>> START Provided data
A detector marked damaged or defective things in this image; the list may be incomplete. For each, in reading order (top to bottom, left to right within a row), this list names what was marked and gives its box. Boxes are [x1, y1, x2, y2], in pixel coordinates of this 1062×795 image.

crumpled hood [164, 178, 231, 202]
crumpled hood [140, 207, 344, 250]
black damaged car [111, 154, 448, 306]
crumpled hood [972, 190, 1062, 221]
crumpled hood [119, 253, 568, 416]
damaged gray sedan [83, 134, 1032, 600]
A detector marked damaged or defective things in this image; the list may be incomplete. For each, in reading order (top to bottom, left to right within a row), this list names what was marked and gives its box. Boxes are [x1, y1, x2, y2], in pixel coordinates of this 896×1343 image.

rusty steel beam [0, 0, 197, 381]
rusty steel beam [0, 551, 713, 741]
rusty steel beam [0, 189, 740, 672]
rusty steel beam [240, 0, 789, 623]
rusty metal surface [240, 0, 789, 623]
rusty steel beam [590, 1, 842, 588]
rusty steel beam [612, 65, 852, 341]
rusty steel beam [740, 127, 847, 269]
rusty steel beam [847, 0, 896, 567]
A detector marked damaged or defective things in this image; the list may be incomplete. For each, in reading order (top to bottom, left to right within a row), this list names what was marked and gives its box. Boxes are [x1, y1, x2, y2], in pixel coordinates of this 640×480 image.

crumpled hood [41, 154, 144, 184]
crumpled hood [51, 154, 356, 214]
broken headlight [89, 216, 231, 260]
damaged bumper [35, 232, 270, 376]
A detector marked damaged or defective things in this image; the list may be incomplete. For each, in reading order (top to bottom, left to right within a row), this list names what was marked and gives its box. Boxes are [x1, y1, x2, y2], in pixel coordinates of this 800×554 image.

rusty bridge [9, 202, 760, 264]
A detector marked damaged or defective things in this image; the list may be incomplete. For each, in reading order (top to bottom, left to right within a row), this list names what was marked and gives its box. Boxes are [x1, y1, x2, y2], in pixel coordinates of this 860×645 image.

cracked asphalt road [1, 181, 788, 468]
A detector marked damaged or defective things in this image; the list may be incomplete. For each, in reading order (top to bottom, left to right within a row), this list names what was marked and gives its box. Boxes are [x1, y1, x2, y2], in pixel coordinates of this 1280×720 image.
>> END Provided data
Aim = Collect each line of the records above that contains the word "Boxes", and list those lines in the order they appear.

Result =
A detector marked damaged or defective things in this image; the list may be incomplete. For each, in reading order (top to bottom, left to right within a row), this list names what was marked and gives its box. Boxes are [x1, y1, x2, y2], in pixel coordinates of this 1062×795 image.
A detector marked damaged or defective things in this image; the list may be incomplete. For each, in reading order (top to bottom, left to right within a row), this list names what was marked and gives its box. Boxes are [x1, y1, x2, y2], in pixel coordinates of this 896×1343 image.
A detector marked damaged or defective things in this image; the list may be incomplete. For each, in reading order (top to bottom, left to right within a row), this list names what was marked and gives its box. Boxes are [x1, y1, x2, y2], in pixel coordinates of this 640×480 image.
A detector marked damaged or defective things in this image; the list may be incomplete. For each, in reading order (top to bottom, left to right within a row), this list names what was marked and gives its box. Boxes are [x1, y1, x2, y2], in pixel coordinates of this 800×554 image.
A detector marked damaged or defective things in this image; the list may be incomplete. For each, in reading order (top to bottom, left to right within a row), this list names what was marked and gives its box. Boxes are [x1, y1, x2, y2], in pixel coordinates of this 860×645 image.
A detector marked damaged or defective things in this image; the list may be incomplete. For each, in reading order (top to bottom, left to right within a row), this list names what was marked and gives its box. Boxes are [x1, y1, x2, y2], in pixel coordinates of this 1280×720 image.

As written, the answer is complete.